Records for this exercise section start

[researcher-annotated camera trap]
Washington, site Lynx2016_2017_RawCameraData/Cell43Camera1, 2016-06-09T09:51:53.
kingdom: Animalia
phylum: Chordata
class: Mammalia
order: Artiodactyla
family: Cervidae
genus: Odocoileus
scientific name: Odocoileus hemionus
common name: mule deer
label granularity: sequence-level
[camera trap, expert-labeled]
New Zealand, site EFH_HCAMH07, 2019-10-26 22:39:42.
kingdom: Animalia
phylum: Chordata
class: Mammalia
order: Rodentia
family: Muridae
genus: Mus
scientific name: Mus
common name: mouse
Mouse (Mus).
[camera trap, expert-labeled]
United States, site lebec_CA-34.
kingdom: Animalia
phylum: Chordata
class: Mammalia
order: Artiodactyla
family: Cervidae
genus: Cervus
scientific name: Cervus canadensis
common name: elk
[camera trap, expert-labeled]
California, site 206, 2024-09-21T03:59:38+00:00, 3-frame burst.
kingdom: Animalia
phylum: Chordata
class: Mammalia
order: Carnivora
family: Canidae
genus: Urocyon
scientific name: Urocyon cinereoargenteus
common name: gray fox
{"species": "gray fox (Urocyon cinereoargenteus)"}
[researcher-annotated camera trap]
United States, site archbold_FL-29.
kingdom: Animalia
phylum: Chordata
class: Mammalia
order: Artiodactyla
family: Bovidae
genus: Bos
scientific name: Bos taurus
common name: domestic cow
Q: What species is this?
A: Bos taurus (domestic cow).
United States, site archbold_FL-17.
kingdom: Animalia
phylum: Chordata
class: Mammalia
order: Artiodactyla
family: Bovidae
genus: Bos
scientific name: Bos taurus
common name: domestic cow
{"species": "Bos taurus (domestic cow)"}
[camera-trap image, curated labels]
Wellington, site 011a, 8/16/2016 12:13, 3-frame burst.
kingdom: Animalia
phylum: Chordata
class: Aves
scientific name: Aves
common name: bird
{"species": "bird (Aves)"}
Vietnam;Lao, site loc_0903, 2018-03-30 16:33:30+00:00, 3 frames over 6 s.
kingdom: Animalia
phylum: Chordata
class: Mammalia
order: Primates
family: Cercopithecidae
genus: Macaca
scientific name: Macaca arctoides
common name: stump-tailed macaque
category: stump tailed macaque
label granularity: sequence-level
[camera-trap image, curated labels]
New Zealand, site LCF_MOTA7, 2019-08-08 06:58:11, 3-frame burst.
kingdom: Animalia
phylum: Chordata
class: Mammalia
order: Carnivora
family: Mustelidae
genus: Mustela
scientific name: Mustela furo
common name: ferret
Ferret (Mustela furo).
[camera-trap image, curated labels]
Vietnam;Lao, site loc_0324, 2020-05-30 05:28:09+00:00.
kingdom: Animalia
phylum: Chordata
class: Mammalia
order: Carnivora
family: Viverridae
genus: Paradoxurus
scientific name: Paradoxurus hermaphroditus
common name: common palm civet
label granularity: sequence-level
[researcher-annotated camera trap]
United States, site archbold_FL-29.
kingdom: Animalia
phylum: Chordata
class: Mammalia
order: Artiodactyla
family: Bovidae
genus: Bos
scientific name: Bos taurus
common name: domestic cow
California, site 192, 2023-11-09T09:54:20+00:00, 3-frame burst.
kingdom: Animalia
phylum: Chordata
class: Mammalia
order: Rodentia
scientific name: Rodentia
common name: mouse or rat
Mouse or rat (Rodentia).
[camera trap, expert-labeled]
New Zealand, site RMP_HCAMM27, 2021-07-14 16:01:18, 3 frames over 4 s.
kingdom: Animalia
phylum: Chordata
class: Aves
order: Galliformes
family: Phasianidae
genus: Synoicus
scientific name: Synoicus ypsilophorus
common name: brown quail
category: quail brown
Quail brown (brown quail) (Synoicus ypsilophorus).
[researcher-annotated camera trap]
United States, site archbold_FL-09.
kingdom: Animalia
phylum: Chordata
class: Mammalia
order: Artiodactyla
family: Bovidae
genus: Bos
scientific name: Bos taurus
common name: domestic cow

Records for this exercise section end

» **Exercise description**
When you retype the entries above, keep every line identical to the source.

» **Answer section**
[researcher-annotated camera trap]
Washington, site Lynx2016_2017_RawCameraData/Cell43Camera1, 2016-06-09T09:51:53.
kingdom: Animalia
phylum: Chordata
class: Mammalia
order: Artiodactyla
family: Cervidae
genus: Odocoileus
scientific name: Odocoileus hemionus
common name: mule deer
label granularity: sequence-level
[camera trap, expert-labeled]
New Zealand, site EFH_HCAMH07, 2019-10-26 22:39:42.
kingdom: Animalia
phylum: Chordata
class: Mammalia
order: Rodentia
family: Muridae
genus: Mus
scientific name: Mus
common name: mouse
Mouse (Mus).
[camera trap, expert-labeled]
United States, site lebec_CA-34.
kingdom: Animalia
phylum: Chordata
class: Mammalia
order: Artiodactyla
family: Cervidae
genus: Cervus
scientific name: Cervus canadensis
common name: elk
[camera trap, expert-labeled]
California, site 206, 2024-09-21T03:59:38+00:00, 3-frame burst.
kingdom: Animalia
phylum: Chordata
class: Mammalia
order: Carnivora
family: Canidae
genus: Urocyon
scientific name: Urocyon cinereoargenteus
common name: gray fox
{"species": "gray fox (Urocyon cinereoargenteus)"}
[researcher-annotated camera trap]
United States, site archbold_FL-29.
kingdom: Animalia
phylum: Chordata
class: Mammalia
order: Artiodactyla
family: Bovidae
genus: Bos
scientific name: Bos taurus
common name: domestic cow
Q: What species is this?
A: Bos taurus (domestic cow).
United States, site archbold_FL-17.
kingdom: Animalia
phylum: Chordata
class: Mammalia
order: Artiodactyla
family: Bovidae
genus: Bos
scientific name: Bos taurus
common name: domestic cow
{"species": "Bos taurus (domestic cow)"}
[camera-trap image, curated labels]
Wellington, site 011a, 8/16/2016 12:13, 3-frame burst.
kingdom: Animalia
phylum: Chordata
class: Aves
scientific name: Aves
common name: bird
{"species": "bird (Aves)"}
Vietnam;Lao, site loc_0903, 2018-03-30 16:33:30+00:00, 3 frames over 6 s.
kingdom: Animalia
phylum: Chordata
class: Mammalia
order: Primates
family: Cercopithecidae
genus: Macaca
scientific name: Macaca arctoides
common name: stump-tailed macaque
category: stump tailed macaque
label granularity: sequence-level
[camera-trap image, curated labels]
New Zealand, site LCF_MOTA7, 2019-08-08 06:58:11, 3-frame burst.
kingdom: Animalia
phylum: Chordata
class: Mammalia
order: Carnivora
family: Mustelidae
genus: Mustela
scientific name: Mustela furo
common name: ferret
Ferret (Mustela furo).
[camera-trap image, curated labels]
Vietnam;Lao, site loc_0324, 2020-05-30 05:28:09+00:00.
kingdom: Animalia
phylum: Chordata
class: Mammalia
order: Carnivora
family: Viverridae
genus: Paradoxurus
scientific name: Paradoxurus hermaphroditus
common name: common palm civet
label granularity: sequence-level
[researcher-annotated camera trap]
United States, site archbold_FL-29.
kingdom: Animalia
phylum: Chordata
class: Mammalia
order: Artiodactyla
family: Bovidae
genus: Bos
scientific name: Bos taurus
common name: domestic cow
California, site 192, 2023-11-09T09:54:20+00:00, 3-frame burst.
kingdom: Animalia
phylum: Chordata
class: Mammalia
order: Rodentia
scientific name: Rodentia
common name: mouse or rat
Mouse or rat (Rodentia).
[camera trap, expert-labeled]
New Zealand, site RMP_HCAMM27, 2021-07-14 16:01:18, 3 frames over 4 s.
kingdom: Animalia
phylum: Chordata
class: Aves
order: Galliformes
family: Phasianidae
genus: Synoicus
scientific name: Synoicus ypsilophorus
common name: brown quail
category: quail brown
Quail brown (brown quail) (Synoicus ypsilophorus).
[researcher-annotated camera trap]
United States, site archbold_FL-09.
kingdom: Animalia
phylum: Chordata
class: Mammalia
order: Artiodactyla
family: Bovidae
genus: Bos
scientific name: Bos taurus
common name: domestic cow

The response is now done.